Ma la riflessione che tutti noi dovremmo fare, anche se non siamo antropologi, è quella che Barley esplicita con queste parole: “È difficile proteggere delle persone in un mondo che non comprendono senza essere accusati di paternalismo, o lasciar loro prendere delle iniziative senza essere accusati di sconsideratezza. Trattarli come si tratterebbero degli inglesi sarebbe una forma di imperialismo culturale, insistere sulla loro differenza sarebbe razzista. Chiedere ai membri di un’altra cultura di “mettersi in scena” sembra umiliante per loro, mentre non sembra essere lo stesso per gli artisti di casa nostra. […] È importante organizzare un’esposizione che non si accontenti di «prendere» qualcosa a un Paese del terzo mondo, ma che difenda un talento minacciato.”
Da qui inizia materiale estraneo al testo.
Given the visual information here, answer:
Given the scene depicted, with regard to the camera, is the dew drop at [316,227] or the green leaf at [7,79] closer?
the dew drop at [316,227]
Gli antropologi sono individui sul filo di lama

Mi sono accorto, leggendo questo libro, che gli antropologi sono individui sul filo di lama, perché se da un lato cercano di conoscere le diverse forme in cui la produttività umana si è data, dall’altro rischiano sempre di essere visti come messaggeri di un imperialismo che si potrebbe pensare non si è concluso, ma ha assunto semplicemente nuove forme – anche se evidentemente, ai nostri occhi, non è così –, e questo diviene ancora più esacerbato quanto più le due civiltà che si incontrano, impersonate dall’antropologo, da un lato, e dalle popolazioni oggetto di studio, dall’altro, risultano essere quelle che quell’imperialismo lo hanno, rispettivamente, portato avanti e subìto in un tempo passato.

L’incontro con l’alterità è sempre complesso

“Il mondo [– come dice Barley –] è cambiato, ma i rapporti di potere sono rimasti.” Se si aggiunge una frase (che riporto a braccio) di Renato Rosaldo, anche lui antropologo, che diceva “nessuna cultura può dirsi innocente”, allora capiamo quanto complesso è l’incontro con l’alterità allorquando ci portiamo dietro un bagaglio così pesante…

A chi consigliare “Uno sport poco pericoloso” di Nigel Barley?

Ne consiglio dunque la lettura a tutti coloro che fattivamente o meno ritengono di avere le caratteristiche dell’antropologo che ho elencato più sopra, e in particolare a chi, nonostante il bagaglio del quale non può liberarsi, non ha tema di incontrare l’alterità ed è perciò affascinato dall’orto dell’altro, anche se questo orto e questo altro dovessero trovarsi a migliaia di chilometri di distanza da noi.

“Uno sport poco pericoloso” di Nigel Barley, edizioni EDT Editore. A voice from apart.